Las tapas se asemejan a las de un popular envase de patatas fritas. /Centinelas
Las tapas se asemejan a las de un popular envase de patatas fritas. / Centinelas

Se asemejan a las tapas que se utilizan en un popular envase de patatas | Centinelas cree que ha sido «una pérdida involuntaria de algún barco en alta mar»

Ana del Castillo
ANA DEL CASTILLOSantander

El plástico tarda cien años de degradarse. Este mensaje viaja constantemente de un lado a otro, en medios de comunicación, en redes sociales, en libros, documentales... Viaja como las miles de pequeñas partículas de plástico transportadas a gran distancia por el viento y el agua contaminando todo el planeta y sobre manera, la vida marina. Viaja, pero el aviso no se posa en el interlocutor, que no acaba de concienciarse.
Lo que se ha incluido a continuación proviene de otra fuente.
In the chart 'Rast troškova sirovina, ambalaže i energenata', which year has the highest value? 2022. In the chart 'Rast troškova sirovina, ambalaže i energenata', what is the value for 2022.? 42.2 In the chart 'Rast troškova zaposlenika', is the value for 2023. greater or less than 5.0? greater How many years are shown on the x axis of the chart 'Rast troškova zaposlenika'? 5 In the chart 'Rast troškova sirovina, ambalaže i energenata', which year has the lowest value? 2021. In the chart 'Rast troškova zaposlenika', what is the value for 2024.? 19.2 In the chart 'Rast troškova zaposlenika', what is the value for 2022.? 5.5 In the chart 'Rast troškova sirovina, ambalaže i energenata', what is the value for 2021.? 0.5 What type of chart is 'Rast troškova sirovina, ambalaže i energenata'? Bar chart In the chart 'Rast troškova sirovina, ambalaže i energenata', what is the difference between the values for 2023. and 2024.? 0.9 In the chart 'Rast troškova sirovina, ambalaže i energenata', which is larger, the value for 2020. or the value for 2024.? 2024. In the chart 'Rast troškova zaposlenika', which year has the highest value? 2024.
Voluntarios del programa ambiental Centinelas llevan una semana recogiendo grandes cantidades de plástico en el litoral cántabro, en concreto tapas redondas y traslúcidas que se asemejan a las que se utilizan en un tipo de envase de aperitivos de patatas. «No creemos que haya sido algo intencionado, sino una pérdida importante de algún barco en alta mar, pero nosotros no podemos determinar con exactitud su procedencia», explica Adriana Sanjurjo, de Centinelas.
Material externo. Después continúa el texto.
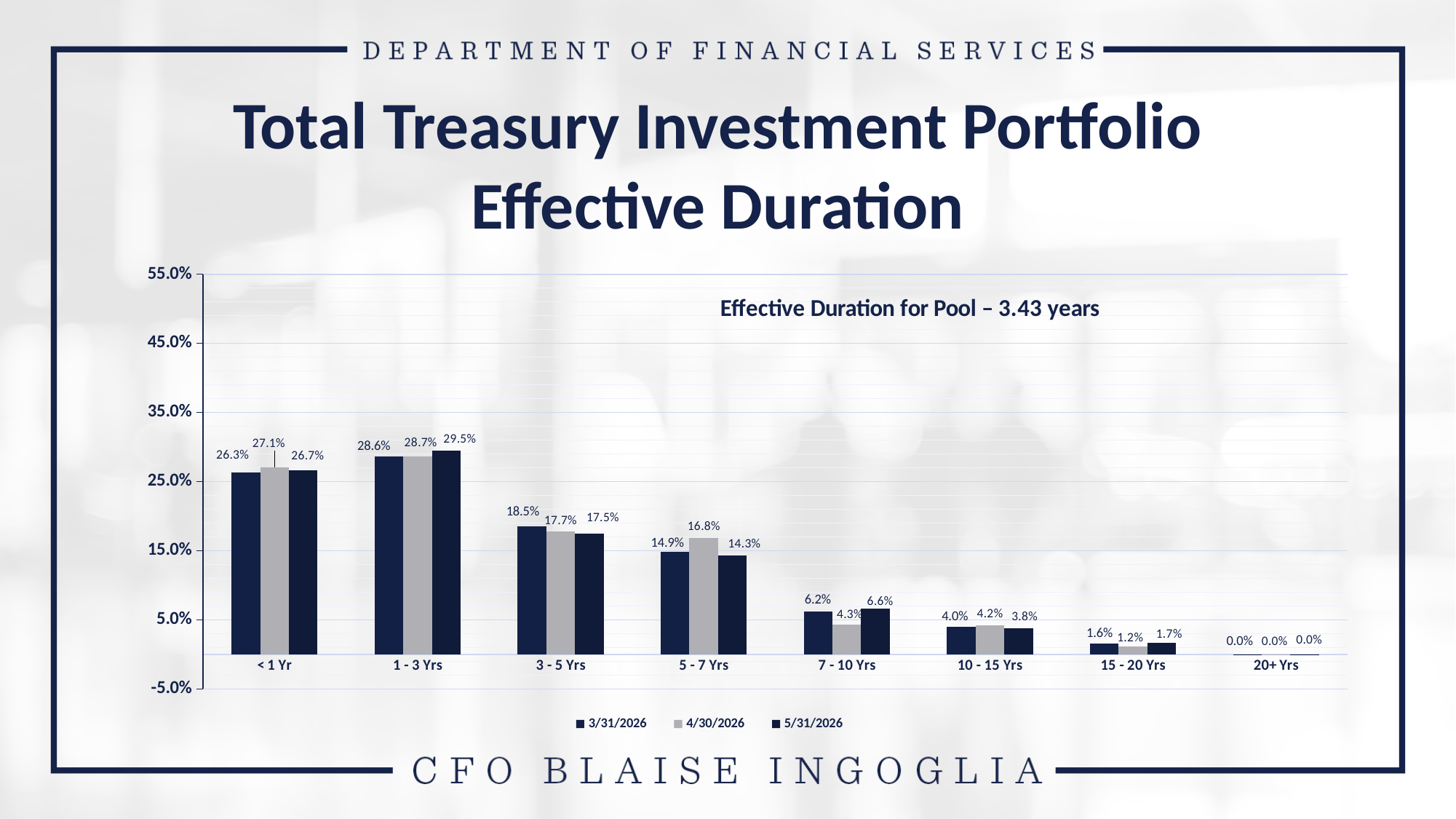
How many maturity categories are shown on the x axis? 8 How many series does the legend list? 3 What kind of chart is shown on the slide? Bar chart What effective duration for the pool is stated on the chart? 3.43 years Which category has the highest value in the 5/31/2026 series? 1 - 3 Yrs What is the value for 7 - 10 Yrs in the 3/31/2026 series? 6.2% What is the value for 1 - 3 Yrs in the 5/31/2026 series? 29.5% Do the 5/31/2026 values rise or fall from 1 - 3 Yrs to 20+ Yrs along the x axis? Fall Which category has the lowest value in the 3/31/2026 series? 20+ Yrs What is the difference between the 3/31/2026 and 5/31/2026 values for 3 - 5 Yrs? 1.0% For 7 - 10 Yrs, which is larger: the 4/30/2026 value or the 5/31/2026 value? 5/31/2026 What is the value for 5 - 7 Yrs in the 4/30/2026 series? 16.8%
Valdearenas, Los Locos, Langre, Somocuevas, Mataleñas, Sardinero, Magdalena, Loredo y Santoña son las playas donde más tapas de plástico han aparecido. En siete días han encontrado cerca de 150 -«y siguen llegando»-, pero en la Demarcación de Costas no tienen «oficialmente» constancia de este hecho.

Es algo inusual y puntual. Nunca antes había aparecido en Cantabria este tipo de plástico y en esas cantidades. Lo que preocupa a los voluntarios es que «si han llegado tantas tapas a la costa, la cantidad que está en el mar será enorme», apunta Sanjurjo. Pero por otro lado están satisfechos porque otras tantas ya no quedarán a la deriva en el mar, «agrabando un problema cada día mayor como es la enorme isla tóxica del Pacífico», que recientemente se ha comunicado su aumento de tamaño. «Esta isla basura actúa como almacén de residuos en los mares y en nuestra mano queda cambiar ciertos hábitos, así como conseguir un transporte sin pérdidas para no seguir alimentando su tamaño», señala Centinelas.